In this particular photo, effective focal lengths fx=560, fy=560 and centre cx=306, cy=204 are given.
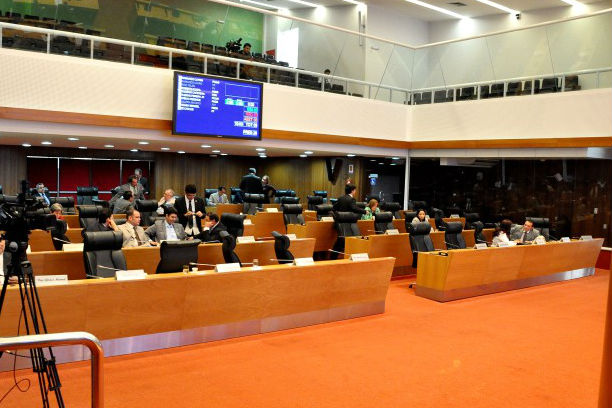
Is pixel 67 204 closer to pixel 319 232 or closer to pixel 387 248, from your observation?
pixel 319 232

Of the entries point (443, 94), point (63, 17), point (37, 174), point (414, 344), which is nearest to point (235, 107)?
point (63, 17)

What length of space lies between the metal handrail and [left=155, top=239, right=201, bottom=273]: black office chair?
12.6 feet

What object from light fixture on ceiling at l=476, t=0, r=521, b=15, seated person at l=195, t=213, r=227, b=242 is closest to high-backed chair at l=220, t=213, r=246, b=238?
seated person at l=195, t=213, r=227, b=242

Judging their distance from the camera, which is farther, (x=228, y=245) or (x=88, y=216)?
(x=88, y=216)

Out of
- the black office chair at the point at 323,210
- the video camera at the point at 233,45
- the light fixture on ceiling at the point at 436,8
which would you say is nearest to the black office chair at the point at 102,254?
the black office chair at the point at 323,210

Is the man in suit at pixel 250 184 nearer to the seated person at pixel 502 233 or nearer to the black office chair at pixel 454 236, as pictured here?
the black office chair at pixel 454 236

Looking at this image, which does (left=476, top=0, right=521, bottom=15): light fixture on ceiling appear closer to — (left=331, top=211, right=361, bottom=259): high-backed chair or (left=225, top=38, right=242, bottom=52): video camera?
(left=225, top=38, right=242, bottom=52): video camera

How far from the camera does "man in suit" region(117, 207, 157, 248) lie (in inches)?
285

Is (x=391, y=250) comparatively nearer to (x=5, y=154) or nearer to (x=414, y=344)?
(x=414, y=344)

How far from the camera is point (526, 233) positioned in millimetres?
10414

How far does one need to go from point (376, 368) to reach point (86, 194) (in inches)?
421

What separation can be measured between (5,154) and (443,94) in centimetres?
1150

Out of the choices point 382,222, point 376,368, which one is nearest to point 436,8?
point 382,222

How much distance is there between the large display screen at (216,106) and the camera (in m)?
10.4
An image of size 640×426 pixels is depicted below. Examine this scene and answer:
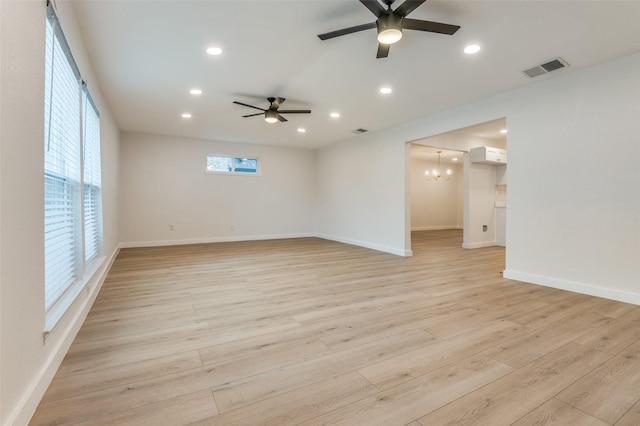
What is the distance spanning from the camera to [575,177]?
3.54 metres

--*--

* _WORK INSTRUCTIONS_: Return all the entries above word for word, leaving the pictures out.

* _FINISHED ANSWER_:
In this particular photo, effective focal lengths fx=560, fy=560 and centre cx=306, cy=204 are given.
Is pixel 67 204 closer to pixel 319 232 or closer to pixel 387 248, from your observation?
pixel 319 232

Of the entries point (443, 94), point (63, 17), point (37, 174), point (414, 344), which is nearest to point (235, 107)?
point (63, 17)

What length of space lies between the metal handrail and [left=155, top=239, right=201, bottom=273]: black office chair?
12.6 feet

What object from light fixture on ceiling at l=476, t=0, r=521, b=15, seated person at l=195, t=213, r=227, b=242 is closest to high-backed chair at l=220, t=213, r=246, b=238?
seated person at l=195, t=213, r=227, b=242

Judging their distance from the camera, which is farther, (x=228, y=245) or (x=88, y=216)?
(x=88, y=216)

Out of
- the black office chair at the point at 323,210
- the video camera at the point at 233,45
- the light fixture on ceiling at the point at 436,8
which would you say is nearest to the black office chair at the point at 102,254?
the black office chair at the point at 323,210

Is the man in suit at pixel 250 184 nearer to the seated person at pixel 502 233 or nearer to the black office chair at pixel 454 236, as pictured here?
the black office chair at pixel 454 236

Looking at this image, which does (left=476, top=0, right=521, bottom=15): light fixture on ceiling appear closer to — (left=331, top=211, right=361, bottom=259): high-backed chair or (left=225, top=38, right=242, bottom=52): video camera?
(left=225, top=38, right=242, bottom=52): video camera

How far from the camera does "man in suit" region(117, 207, 157, 248) lie (in inches)?
285

Is (x=391, y=250) comparatively nearer to (x=5, y=154) or nearer to (x=414, y=344)?
(x=414, y=344)

How far from the camera is point (526, 233) positioned in millimetres?
10414

How far does one need to go from point (376, 368) to reach point (86, 194) (in inches)?
421

What separation can be measured between (5,154) and (443,94) in centimetres?
1150

Out of the choices point 382,222, point 376,368, which one is nearest to point 436,8?
point 382,222

How much distance is there between the large display screen at (216,106) and the camera (in m)?
10.4
An image of size 640×426 pixels is depicted below. Examine this scene and answer:
What is the distance spanning from the camera to [575,177]?
3.54 metres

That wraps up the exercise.